O governo federal finaliza a elaboração de um decreto que estabelece um mercado aberto de certificados ambientais voltado para a aviação civil no Brasil. A medida permitirá que as companhias aéreas cumpram as metas obrigatórias de redução de emissões de gases de efeito estufa adquirindo créditos vinculados ao Combustível Sustentável de Aviação (SAF, na sigla em inglês). De acordo com informações da Folha de S.Paulo, o texto já foi avaliado pelo Ministério de Minas e Energia (MME), pasta responsável pelas políticas energéticas do país, e encaminhado para a edição final do presidente Luiz Inácio Lula da Silva nesta primeira semana de abril.
Como funcionará a compra dos certificados pelas empresas?
Na prática, as regras autorizam as empresas a comprar os chamados Certificados de Sustentabilidade de Combustível Sustentável de Aviação (CS-SAF). Este documento digital comprova a diminuição das emissões atrelada ao uso de combustíveis renováveis. O modelo possibilita que os certificados sejam comercializados de forma separada do produto físico.
Dessa forma, uma usina produtora gera o combustível sustentável e um certificado correspondente à redução de emissões em relação ao querosene de aviação tradicional. A companhia aérea pode comprar exclusivamente o crédito para atestar o cumprimento de suas metas climáticas, enquanto o combustível físico pode ser negociado no mercado voluntário com empresas de outros setores industriais.
Quais são as metas de redução para o setor aéreo?
O decreto visa regulamentar o Programa Nacional de Combustíveis Sustentáveis de Aviação (ProBioQAV), instituído pela Lei do Combustível do Futuro. Sancionada em 2024, a legislação é considerada um marco para a transição energética do Brasil ao estimular a produção nacional de biocombustíveis. A lei fixou as seguintes obrigações para as operadoras:
- Início da exigência de redução de emissões de um por cento a partir de 2027.
- Acréscimo de um ponto percentual a cada ano subsequente.
- Alcance do limite de 10% de redução obrigatória até o ano de 2037.
A principal justificativa para a separação entre o crédito e a substância é o alto custo e a produção em escala limitada do SAF, que ainda não chega a todos os aeroportos do país. O modelo adotado, conhecido como “book & claim”, impede a dupla contagem do benefício ambiental, garantindo que apenas o real detentor do documento reivindique a diminuição de carbono em seus relatórios operacionais.
O que dizem os órgãos reguladores sobre o novo modelo?
Questionado sobre a regulamentação governamental, o Ministério de Portos e Aeroportos (MPor) informou que a iniciativa cria uma demanda previsível para o setor no território nacional. A pasta destaca que a criação de um documento independente viabiliza o acesso aos mecanismos de redução ambiental a todos os operadores aéreos comerciais de maneira igualitária.
O sistema permite uma implantação mais competitiva do produto em todo o território nacional, reduz custos logísticos, maximiza os benefícios ambientais de seu uso e acelera a descarbonização da aviação.
A Agência Nacional de Aviação Civil (Anac), autarquia que regula e fiscaliza a aviação civil no Brasil, corroborou a visão, destacando que a flexibilidade evita a necessidade imediata de uma cadeia logística complexa de distribuição em larga escala. A agência ressaltou que foca na aquisição do benefício ambiental atrelado ao combustível e projeta aprovar a regulamentação dos itens de sua estrita competência até o segundo semestre de 2026.

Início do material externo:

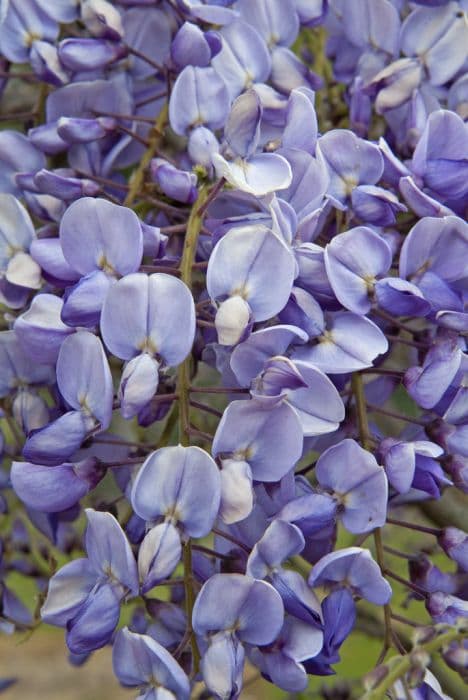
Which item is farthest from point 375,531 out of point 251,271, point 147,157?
point 147,157

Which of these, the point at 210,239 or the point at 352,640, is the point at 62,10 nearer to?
the point at 210,239

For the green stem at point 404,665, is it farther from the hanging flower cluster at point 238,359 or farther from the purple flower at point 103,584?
the purple flower at point 103,584

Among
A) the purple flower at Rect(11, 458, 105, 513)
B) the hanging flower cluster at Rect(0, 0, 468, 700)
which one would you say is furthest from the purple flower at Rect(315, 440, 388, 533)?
the purple flower at Rect(11, 458, 105, 513)

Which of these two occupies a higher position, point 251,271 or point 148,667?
point 251,271

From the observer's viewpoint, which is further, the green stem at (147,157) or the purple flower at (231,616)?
the green stem at (147,157)

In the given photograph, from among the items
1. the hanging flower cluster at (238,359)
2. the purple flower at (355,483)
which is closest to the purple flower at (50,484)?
the hanging flower cluster at (238,359)

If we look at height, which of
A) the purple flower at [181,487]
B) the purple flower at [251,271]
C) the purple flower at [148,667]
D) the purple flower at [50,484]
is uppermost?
the purple flower at [251,271]

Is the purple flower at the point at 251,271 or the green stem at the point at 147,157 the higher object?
the purple flower at the point at 251,271

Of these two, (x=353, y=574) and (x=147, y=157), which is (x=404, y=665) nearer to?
(x=353, y=574)
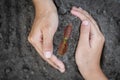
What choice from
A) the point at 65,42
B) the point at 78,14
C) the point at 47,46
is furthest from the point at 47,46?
the point at 78,14

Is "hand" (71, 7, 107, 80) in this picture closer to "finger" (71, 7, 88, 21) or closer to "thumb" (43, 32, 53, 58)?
"finger" (71, 7, 88, 21)

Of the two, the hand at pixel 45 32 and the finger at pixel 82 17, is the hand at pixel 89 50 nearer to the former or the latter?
the finger at pixel 82 17

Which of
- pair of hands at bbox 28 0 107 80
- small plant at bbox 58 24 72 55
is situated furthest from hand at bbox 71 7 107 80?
small plant at bbox 58 24 72 55

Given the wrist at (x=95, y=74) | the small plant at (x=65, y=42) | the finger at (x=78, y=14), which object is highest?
the finger at (x=78, y=14)

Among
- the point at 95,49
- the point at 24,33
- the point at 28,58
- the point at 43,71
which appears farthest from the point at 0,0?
the point at 95,49

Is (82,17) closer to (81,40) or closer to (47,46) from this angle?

Quem fará a fiscalização e qual o impacto ambiental esperado?
A dinâmica de preços dos certificados ocorrerá de forma livre no mercado, regida estritamente pela oferta e demanda, sem a imposição de limites ou tabelamento por parte do Estado brasileiro. A fiscalização operacional será dividida entre a Agência Nacional do Petróleo, Gás Natural e Biocombustíveis (ANP), encarregada da certificação e emissão sistêmica, e a Anac, que auditará periodicamente o atingimento das metas pelas frotas de aviação civil.
Atualmente, o segmento de transporte aéreo representa aproximadamente 2,5% das emissões globais de dióxido de carbono relacionadas à energia, com impacto no aquecimento global estimado em 4% quando contabilizados outros fatores atmosféricos em altitude. O uso de alternativas desponta como solução viável imediata, visto que o SAF, originário de fontes limpas como óleos vegetais e resíduos agrícolas, emite até 80% menos poluentes em comparação ao querosene fóssil.
No final de 2025, a Petrobras realizou as primeiras entregas do produto com produção integral nacional, operando diretamente no Aeroporto Internacional Tom Jobim (Galeão), no Rio de Janeiro, um dos principais hubs de voos internacionais do país. Especialistas apontam que o fortalecimento do arcabouço legal deve estimular novos investimentos produtivos e garantir a transição energética estrutural nas próximas décadas.